Here, six of plaintiff's claims are predicated on her allegations that defendants failed to transfer ownership of her loan properly, such that the " true" holders of interest have been prevented from exercising their rights. These causes of actions are: (1) fraud and deceit, (2) cancellation of instruments, (3) unjust enrichment, (4) accounting, (5) slander of title, and (6) violations of UCL. ( See generally, PFAC at 12-24.) Plaintiff, a third-party to the allegedly improper transfers at issue, alleges that she has been harmed by loss of property, interruption in enjoyment of the property, increased loan amount, wrongfully paid mortgage payments, and damaged credit. (Id. ¶ ¶ 97, 102, 112, 133, 150, 162, 179.) Because these claims all stem from the same factual theory and fail for the same reasons, the Court consolidates these issues into a single discussion.

1. Lack of Injury for Defective Assignment

As a borrower, plaintiff lacks standing to challenge the transfers of interest in her loan between a transferor and transferee. " Third-party borrowers lack standing to assert problems in the assignment of the loan" because the borrowers have not suffered an injury in fact. Flores v. GMAC Mortg., LLC, Case No. 12-cv-00794 SI, 2013 WL 2049388, at *3 (N.D. Cal. May 14, 2013); see also, Jenkins v. JP Morgan Bank, N.A., 216 Cal.App.4th 497, 513-14, 156 Cal.Rptr.3d 912 (2013); Fontenot v. Wells Fargo Bank, N.A., 198 Cal.App.4th 256, 272, 129 Cal.Rptr.3d 467 (2011). Essentially, " an impropriety in the transfer of a promissory note would [] affect only the parties to the transaction, not the borrower." Yvanova v. New Century Mortg. Corp., 226 Cal.App.4th 495, 172 Cal.Rptr.3d 104, 109 (2014) ( cert. granted ).[4] " [T]he relevant parties to such a transaction were the holders (transferors) of the promissory note [or other interest] and the third party acquirers (transferees) of the note [or other interest], " not borrowers such as plaintiff. Id. (citing Jenkins, 216 Cal.App.4th at 515.)
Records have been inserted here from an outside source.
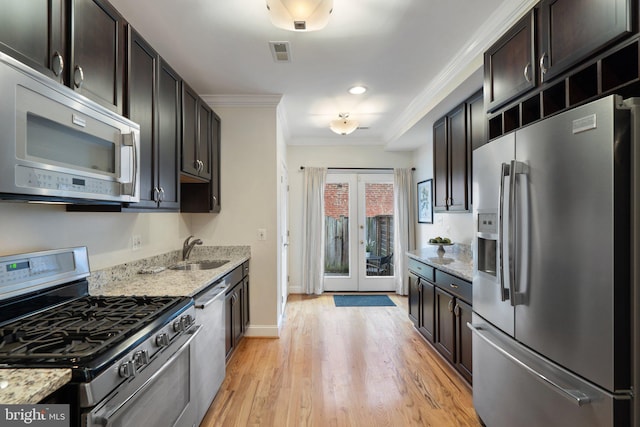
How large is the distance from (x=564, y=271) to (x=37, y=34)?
2.24m

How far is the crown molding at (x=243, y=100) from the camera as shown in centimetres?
345

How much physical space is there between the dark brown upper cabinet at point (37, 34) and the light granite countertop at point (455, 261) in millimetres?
2630

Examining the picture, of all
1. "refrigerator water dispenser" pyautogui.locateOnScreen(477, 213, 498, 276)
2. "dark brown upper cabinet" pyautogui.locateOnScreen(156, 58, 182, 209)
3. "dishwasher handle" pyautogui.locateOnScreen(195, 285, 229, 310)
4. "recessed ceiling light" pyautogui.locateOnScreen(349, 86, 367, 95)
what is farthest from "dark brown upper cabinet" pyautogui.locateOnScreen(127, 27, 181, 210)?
"refrigerator water dispenser" pyautogui.locateOnScreen(477, 213, 498, 276)

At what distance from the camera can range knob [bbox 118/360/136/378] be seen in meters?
1.09

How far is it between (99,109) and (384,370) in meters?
2.77

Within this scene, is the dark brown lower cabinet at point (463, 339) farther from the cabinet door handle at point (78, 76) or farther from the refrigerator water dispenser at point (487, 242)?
the cabinet door handle at point (78, 76)

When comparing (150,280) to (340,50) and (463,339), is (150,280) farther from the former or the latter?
(463,339)

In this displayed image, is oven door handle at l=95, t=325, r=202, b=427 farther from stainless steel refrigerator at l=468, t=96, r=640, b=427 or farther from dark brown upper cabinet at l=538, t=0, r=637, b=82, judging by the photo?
dark brown upper cabinet at l=538, t=0, r=637, b=82

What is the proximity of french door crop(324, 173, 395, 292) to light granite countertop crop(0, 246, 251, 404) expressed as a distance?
2.29 m

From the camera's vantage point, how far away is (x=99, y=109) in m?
1.38

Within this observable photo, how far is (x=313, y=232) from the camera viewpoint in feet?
17.4

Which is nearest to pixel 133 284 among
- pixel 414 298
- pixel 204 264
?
pixel 204 264

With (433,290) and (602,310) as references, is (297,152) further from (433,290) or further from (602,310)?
(602,310)

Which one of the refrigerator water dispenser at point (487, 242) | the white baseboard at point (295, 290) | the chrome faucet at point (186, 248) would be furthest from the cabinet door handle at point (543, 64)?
the white baseboard at point (295, 290)
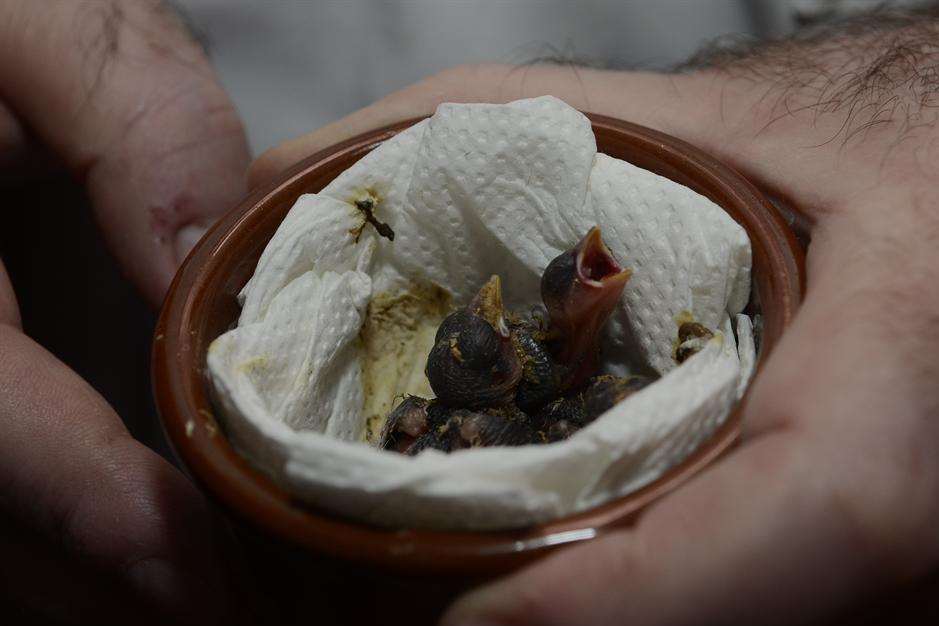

The widely accepted rule that borrowers cannot challenge assignments or transfers in the interests of their loans makes logical sense. Defects in transfers do not injure the borrower because " [e]ven if there were some defect in the [subsequent] assignment of the deed of trust, that assignment would not [] change[] plaintiff's payment obligations." See Simmons v. Aurora Bank, FSB, Case No. 13-cv-00482 HRL, 2013 WL 5508136, at *2 (N.D. Cal. Sept. 30, 2013); see also, Apostol v. CitiMortgage, Inc., Case No. 13-cv-01983 WHO, 2013 WL 6328256, at *7-8 (N.D. Cal. Nov. 21, 2013); Siliga v. Mortg. Elec. Registration Sys., Inc., 219 Cal.App.4th 75, 85, 161 Cal.Rptr.3d 500 (2013) (" The assignment of the deed of trust and the note did not change [plaintiffs'] obligations under the note, and there is no reason to believe that . . . the original lender would have refrained from foreclosure in these circumstances").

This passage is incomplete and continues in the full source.